The Day I Stopped Waiting For an Apology That Was Never Coming

The Day I Stopped Waiting For an Apology That Was Never Coming

For two years after I left, I waited, not for him to come back I was clear eyed about that. But for him to acknowledge it. To call, or write, or send a message that said: "I know what I did. I know what it cost you. I'm sorry." I rehearsed my response. Hundreds of times, in the shower, on the drive to work, in that grey space before sleep arrives. Gracious but honest. Firm but not bitter. The kind of response that would show him and perhaps more importantly, show myself that I had come through it with my dignity intact. The call never came. And somewhere in the third year, I realised something that cracked me open and rebuilt me at the same time, He is not thinking about what he owes me. He is just living his life. That thought which arrived on an ordinary Tuesday while I was waiting for a kettle to boil was the most devastating and liberating thing I have ever understood. He had moved on. Not because he was healed or sorry or evolved. Simply because people do. Because the world does not pause for our unfinished business. And I had spent two years of my one life standing in a waiting room for a train that was never scheduled. I put down the apology I had been carrying. Not forgiveness I want to be careful here, because forgiveness is its own complicated journey and nobody owes it on a timeline. Just the waiting. The rehearsed speech. The checking of the phone. I put it down. And my hands were so empty at first that I didn't know what to do with them. Then, slowly, I started filling them. A night class in photography something I'd always said I'd do someday. Someday became Thursday evenings.
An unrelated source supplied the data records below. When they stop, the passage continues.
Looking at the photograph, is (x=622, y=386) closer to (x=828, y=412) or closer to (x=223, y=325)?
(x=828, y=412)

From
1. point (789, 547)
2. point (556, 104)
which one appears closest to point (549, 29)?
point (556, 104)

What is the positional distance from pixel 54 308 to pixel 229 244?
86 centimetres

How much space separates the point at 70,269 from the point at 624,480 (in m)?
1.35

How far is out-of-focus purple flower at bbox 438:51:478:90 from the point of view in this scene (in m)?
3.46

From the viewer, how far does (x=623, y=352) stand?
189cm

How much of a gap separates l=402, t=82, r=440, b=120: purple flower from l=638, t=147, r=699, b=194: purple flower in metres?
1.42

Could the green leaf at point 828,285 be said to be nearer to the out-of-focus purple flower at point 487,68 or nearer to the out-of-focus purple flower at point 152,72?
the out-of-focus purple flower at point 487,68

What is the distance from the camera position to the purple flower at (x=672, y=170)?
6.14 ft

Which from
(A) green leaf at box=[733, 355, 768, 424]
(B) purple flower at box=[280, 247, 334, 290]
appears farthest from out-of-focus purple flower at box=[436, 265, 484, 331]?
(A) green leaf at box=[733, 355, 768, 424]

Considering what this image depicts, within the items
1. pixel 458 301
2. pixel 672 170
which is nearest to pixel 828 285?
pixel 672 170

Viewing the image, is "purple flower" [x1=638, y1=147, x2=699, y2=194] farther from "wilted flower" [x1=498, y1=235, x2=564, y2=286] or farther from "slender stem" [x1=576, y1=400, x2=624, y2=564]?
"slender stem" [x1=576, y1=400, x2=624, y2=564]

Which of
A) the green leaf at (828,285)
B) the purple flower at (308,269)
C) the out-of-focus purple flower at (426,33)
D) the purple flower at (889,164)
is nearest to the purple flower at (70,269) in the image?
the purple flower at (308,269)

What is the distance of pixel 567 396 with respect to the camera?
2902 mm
A trip alone to Porto, which terrified me and changed me. A friendship with a woman at work I'd always meant to know better. A dog small, chaotic, unconditionally delighted by my existence. A life, rebuilt. Not the one I planned. Not the one I grieved. A different one, arrived at sideways, that fits me in ways the old one never quite did.

You do not need the apology to begin. You only need to decide that your life is worth more than the wait.

What was the moment you realised it was truly time to move on?